And yet, for the last two years running, I’ve broken out my old sharkskin-trimmed Milt Sparks Versa-Max II at Thanksgiving and holstered up what has rapidly become my favorite pistol, and toted it all the way through the first week or so of the new year.
I don’t rotate carry guns, but for a long time I’ve switched every year or two as a sort of project. I’d be trying to learn or master a different skill set, or I’d switch as a way to deep dive on a newer technology. As 2020 was drawing to a close, so was a couple-year experiment of carrying a traditional double-action pistol. I’d already decided that for 2021, I was going to jump feet first into carrying a pistol with a micro-red-dot sight, specifically an FN 509 Compact with a Trijicon SRO, but there was still that last month of 2020.
Since I wasn’t traveling for the holidays that year, I decided to visit an old friend, metaphorically, and reacquainted myself with the 1911 chambered in 9 mm.
Originally, I was not at all interested in John Moses Browning’s classic pistol in anything but the traditional 5-inch, .45 ACP format. I’d had bad experiences with reliability issues in some 9 mm-chambered 1911s, experiences that were only slightly offset by a Commander-size Para Ordnance LTC 9 that ran well—with most loads.
When the late Todd Green announced he was going to be using a 1911 from the Springfield Armory Custom Shop as his annual test gun in 2013, and that it would be a 9 mm, I was something less than enthusiastic. I sent him a string of pleading messages via the internet. “You hate 1911s! You think they’re unreliable and they suck! And if you shoot a 9 mm one, it’s going to be unreliable and it’s going to do nothing to change your mind!”
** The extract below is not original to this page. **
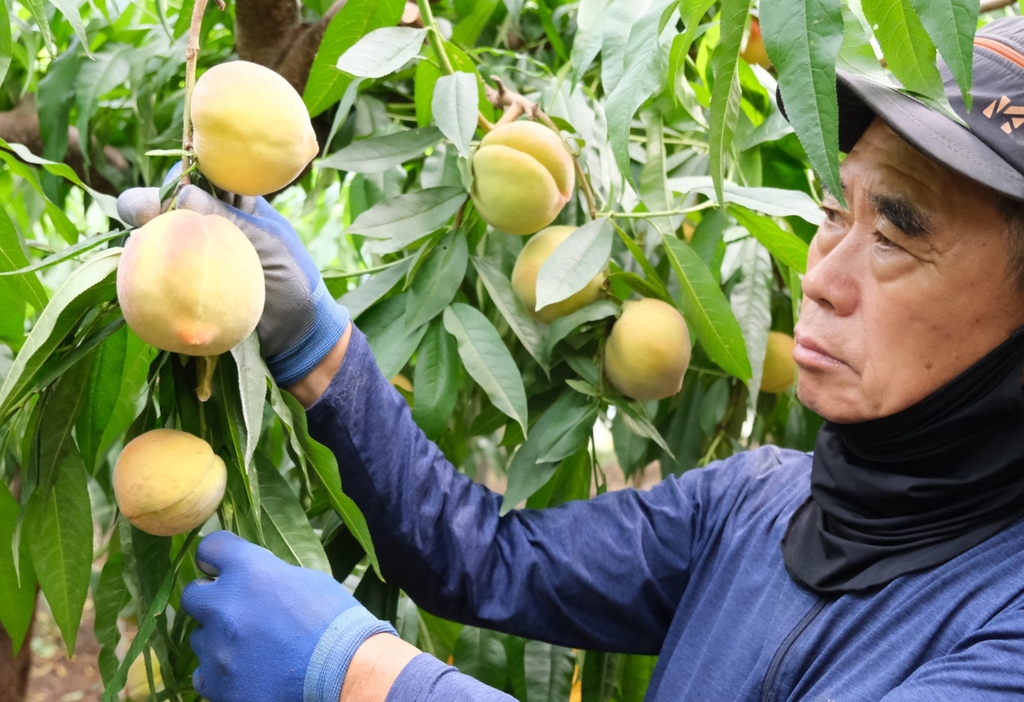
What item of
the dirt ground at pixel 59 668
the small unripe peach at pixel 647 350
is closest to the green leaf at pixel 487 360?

Only, it was reliable. At some point, the 9 mm 1911 magazine code had been cracked and Wilson Combat’s 10-round ETM magazines were some of the best. In fact, when I used the Wilson magazines from a test gun in that old Para Ordnance LTC, it went from reliable with most ammunition to feeding anything you put in the magazine, just like a pistol should.
Meanwhile, that Wilson Combat, an all-steel, 4-inch pistol, was a reminder to me of just how sweet-shooting a heavy 1911 in minor caliber could be. Shooting an all-steel 9 mm 1911 is like shooting on “easy” mode.
So, that Thanksgiving I decided to use the break between the holidays as a chance for some “me time” at the range. I’d carried 1911s for so long in the past that it only took a bit of dry-fire and a range trip or two to get back in the groove, and that 9 mm 1911 made me feel like a ninja with how well it shot.
Given that, when Thanksgiving 2021 rolled around, I decided to make a tradition out of it. I put away the 509C and, in the holiday gap before the start of the 2022 shooting season, I revisited that old friend.
In 9 mm, a Commander-size 1911 holds 10 rounds in its single-stack mag. With one up the pipe, that’s 11 rounds of 124-grain +P Federal HST. Since I try to avoid Christmas parties at Nakatomi Tower, that’s probably plenty to handle any holiday-season troubles I might encounter without having to resort to a reload. (But, if I did, those single stack mags make spares easy to tote.)
After a month or so of crushing it at the range with an easy-to-shoot pistol that makes even a thoroughly mediocre shooter like me look good, my confidence is buoyed for 2022’s carry-gun project.
Maybe this year I’ll try to level-up my skills in carrying, shooting and reloading revolvers. A year of chasing .44 Spl. ammunition sounds like fun—at least until next Thanksgiving, when I’m already making plans to visit an old friend again.